The iconic guitarist and singer passed away at his Chicago home

PA
Pic: PA
The last of the pre-war bluesmen, David 'Honeyboy' Edwards, has died at the age of 96.

Born in 1915 in Shaw, Mississippi, guitarist and singer Edwards began touring at the age of 14 with artists such as Howlin' Wolf and Little Walter. He started performing himself at 17 in Memphis. He was good friends with iconic bluesman Robert Johnson and was with him the night he died after drinking poisoned whiskey in 1938.

In 1942 American roots music folklorist Alan Lomax recorded a host of material by Edwards, but he did not release his own official debut material until 1951’s 'Who May Be Your Regular Be'.

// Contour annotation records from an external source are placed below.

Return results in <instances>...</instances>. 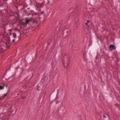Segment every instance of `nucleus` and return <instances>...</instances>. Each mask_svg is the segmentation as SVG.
I'll return each instance as SVG.
<instances>
[{"label":"nucleus","mask_w":120,"mask_h":120,"mask_svg":"<svg viewBox=\"0 0 120 120\" xmlns=\"http://www.w3.org/2000/svg\"><path fill=\"white\" fill-rule=\"evenodd\" d=\"M89 20H87V22H86V25L87 26L88 25V23H89Z\"/></svg>","instance_id":"6"},{"label":"nucleus","mask_w":120,"mask_h":120,"mask_svg":"<svg viewBox=\"0 0 120 120\" xmlns=\"http://www.w3.org/2000/svg\"><path fill=\"white\" fill-rule=\"evenodd\" d=\"M26 21V24H28L29 22L30 21V20L29 19H27Z\"/></svg>","instance_id":"5"},{"label":"nucleus","mask_w":120,"mask_h":120,"mask_svg":"<svg viewBox=\"0 0 120 120\" xmlns=\"http://www.w3.org/2000/svg\"><path fill=\"white\" fill-rule=\"evenodd\" d=\"M104 117H105V118H106V117L105 116V115H104Z\"/></svg>","instance_id":"8"},{"label":"nucleus","mask_w":120,"mask_h":120,"mask_svg":"<svg viewBox=\"0 0 120 120\" xmlns=\"http://www.w3.org/2000/svg\"><path fill=\"white\" fill-rule=\"evenodd\" d=\"M7 94H6V93L5 94H4L3 95V96H2V97L3 98H4L7 96Z\"/></svg>","instance_id":"4"},{"label":"nucleus","mask_w":120,"mask_h":120,"mask_svg":"<svg viewBox=\"0 0 120 120\" xmlns=\"http://www.w3.org/2000/svg\"><path fill=\"white\" fill-rule=\"evenodd\" d=\"M15 41V39L13 40V42H14Z\"/></svg>","instance_id":"7"},{"label":"nucleus","mask_w":120,"mask_h":120,"mask_svg":"<svg viewBox=\"0 0 120 120\" xmlns=\"http://www.w3.org/2000/svg\"><path fill=\"white\" fill-rule=\"evenodd\" d=\"M42 14H43L44 13V12H42Z\"/></svg>","instance_id":"10"},{"label":"nucleus","mask_w":120,"mask_h":120,"mask_svg":"<svg viewBox=\"0 0 120 120\" xmlns=\"http://www.w3.org/2000/svg\"><path fill=\"white\" fill-rule=\"evenodd\" d=\"M32 11V12H34V11Z\"/></svg>","instance_id":"12"},{"label":"nucleus","mask_w":120,"mask_h":120,"mask_svg":"<svg viewBox=\"0 0 120 120\" xmlns=\"http://www.w3.org/2000/svg\"><path fill=\"white\" fill-rule=\"evenodd\" d=\"M4 86H0V90L3 89H4Z\"/></svg>","instance_id":"3"},{"label":"nucleus","mask_w":120,"mask_h":120,"mask_svg":"<svg viewBox=\"0 0 120 120\" xmlns=\"http://www.w3.org/2000/svg\"><path fill=\"white\" fill-rule=\"evenodd\" d=\"M109 48L110 50L112 51V50L115 49L116 47L114 45L111 44Z\"/></svg>","instance_id":"1"},{"label":"nucleus","mask_w":120,"mask_h":120,"mask_svg":"<svg viewBox=\"0 0 120 120\" xmlns=\"http://www.w3.org/2000/svg\"><path fill=\"white\" fill-rule=\"evenodd\" d=\"M16 33H14L13 34V37L15 38H16Z\"/></svg>","instance_id":"2"},{"label":"nucleus","mask_w":120,"mask_h":120,"mask_svg":"<svg viewBox=\"0 0 120 120\" xmlns=\"http://www.w3.org/2000/svg\"><path fill=\"white\" fill-rule=\"evenodd\" d=\"M1 98L0 97V99Z\"/></svg>","instance_id":"11"},{"label":"nucleus","mask_w":120,"mask_h":120,"mask_svg":"<svg viewBox=\"0 0 120 120\" xmlns=\"http://www.w3.org/2000/svg\"><path fill=\"white\" fill-rule=\"evenodd\" d=\"M35 13L36 14V15H37V13Z\"/></svg>","instance_id":"9"}]
</instances>
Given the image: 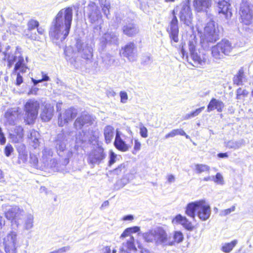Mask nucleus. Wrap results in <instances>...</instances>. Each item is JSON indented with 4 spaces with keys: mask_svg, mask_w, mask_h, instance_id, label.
Segmentation results:
<instances>
[{
    "mask_svg": "<svg viewBox=\"0 0 253 253\" xmlns=\"http://www.w3.org/2000/svg\"><path fill=\"white\" fill-rule=\"evenodd\" d=\"M196 42H197L195 40L190 41L189 42L190 56L193 61V62L190 63L195 67H201L206 64L207 58L206 54L201 52H198L195 50Z\"/></svg>",
    "mask_w": 253,
    "mask_h": 253,
    "instance_id": "nucleus-10",
    "label": "nucleus"
},
{
    "mask_svg": "<svg viewBox=\"0 0 253 253\" xmlns=\"http://www.w3.org/2000/svg\"><path fill=\"white\" fill-rule=\"evenodd\" d=\"M196 212L201 220L205 221L208 219L211 215V207L204 200L188 203L185 207V214L188 216L194 218Z\"/></svg>",
    "mask_w": 253,
    "mask_h": 253,
    "instance_id": "nucleus-2",
    "label": "nucleus"
},
{
    "mask_svg": "<svg viewBox=\"0 0 253 253\" xmlns=\"http://www.w3.org/2000/svg\"><path fill=\"white\" fill-rule=\"evenodd\" d=\"M103 133L105 142L107 144L110 143L112 141L114 135V127L110 125L106 126Z\"/></svg>",
    "mask_w": 253,
    "mask_h": 253,
    "instance_id": "nucleus-31",
    "label": "nucleus"
},
{
    "mask_svg": "<svg viewBox=\"0 0 253 253\" xmlns=\"http://www.w3.org/2000/svg\"><path fill=\"white\" fill-rule=\"evenodd\" d=\"M121 97V102L122 103H126L128 99V96L126 92L125 91H121L120 93Z\"/></svg>",
    "mask_w": 253,
    "mask_h": 253,
    "instance_id": "nucleus-48",
    "label": "nucleus"
},
{
    "mask_svg": "<svg viewBox=\"0 0 253 253\" xmlns=\"http://www.w3.org/2000/svg\"><path fill=\"white\" fill-rule=\"evenodd\" d=\"M104 253H111V250L109 246H106L104 248Z\"/></svg>",
    "mask_w": 253,
    "mask_h": 253,
    "instance_id": "nucleus-58",
    "label": "nucleus"
},
{
    "mask_svg": "<svg viewBox=\"0 0 253 253\" xmlns=\"http://www.w3.org/2000/svg\"><path fill=\"white\" fill-rule=\"evenodd\" d=\"M17 235L10 232L3 239L4 249L6 253H16Z\"/></svg>",
    "mask_w": 253,
    "mask_h": 253,
    "instance_id": "nucleus-13",
    "label": "nucleus"
},
{
    "mask_svg": "<svg viewBox=\"0 0 253 253\" xmlns=\"http://www.w3.org/2000/svg\"><path fill=\"white\" fill-rule=\"evenodd\" d=\"M218 157L221 158L228 157V155L226 153H220L217 154Z\"/></svg>",
    "mask_w": 253,
    "mask_h": 253,
    "instance_id": "nucleus-57",
    "label": "nucleus"
},
{
    "mask_svg": "<svg viewBox=\"0 0 253 253\" xmlns=\"http://www.w3.org/2000/svg\"><path fill=\"white\" fill-rule=\"evenodd\" d=\"M224 107V104L222 101L212 98L207 106V111L210 112L216 109L217 112H221Z\"/></svg>",
    "mask_w": 253,
    "mask_h": 253,
    "instance_id": "nucleus-27",
    "label": "nucleus"
},
{
    "mask_svg": "<svg viewBox=\"0 0 253 253\" xmlns=\"http://www.w3.org/2000/svg\"><path fill=\"white\" fill-rule=\"evenodd\" d=\"M210 169V167L205 164H197L195 165V170L197 173H201L205 171H209Z\"/></svg>",
    "mask_w": 253,
    "mask_h": 253,
    "instance_id": "nucleus-36",
    "label": "nucleus"
},
{
    "mask_svg": "<svg viewBox=\"0 0 253 253\" xmlns=\"http://www.w3.org/2000/svg\"><path fill=\"white\" fill-rule=\"evenodd\" d=\"M205 107L203 106L199 108L196 109L195 110L187 114L184 118V120H188L191 118L198 116L200 113L204 109Z\"/></svg>",
    "mask_w": 253,
    "mask_h": 253,
    "instance_id": "nucleus-40",
    "label": "nucleus"
},
{
    "mask_svg": "<svg viewBox=\"0 0 253 253\" xmlns=\"http://www.w3.org/2000/svg\"><path fill=\"white\" fill-rule=\"evenodd\" d=\"M41 80H42V82H43V81H48L49 80V77L47 75H46L45 74H43L42 73V77L41 79Z\"/></svg>",
    "mask_w": 253,
    "mask_h": 253,
    "instance_id": "nucleus-56",
    "label": "nucleus"
},
{
    "mask_svg": "<svg viewBox=\"0 0 253 253\" xmlns=\"http://www.w3.org/2000/svg\"><path fill=\"white\" fill-rule=\"evenodd\" d=\"M173 224H180L185 229L188 231H192L195 229V226L185 216L180 214L176 215L171 220Z\"/></svg>",
    "mask_w": 253,
    "mask_h": 253,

In 1997 he penned his autobiography The World Don't Owe Me Nothin'. Still touring the world well into his 90s, he won a Grammy Lifetime Achievement gong last year and in 2008 won the Grammy for Best Traditional Blues Album for 'Last of the Great Mississippi Delta Bluesmen: Live In Dallas'. He also made a cameo in the 2007 Judd Apatow produced film Walk Hard: The Dewey Cox Story.

Edwards' manager announced his retirement last month and Edwards passed away at his home in Chicago yesterday (August 29) from congestive heart failure.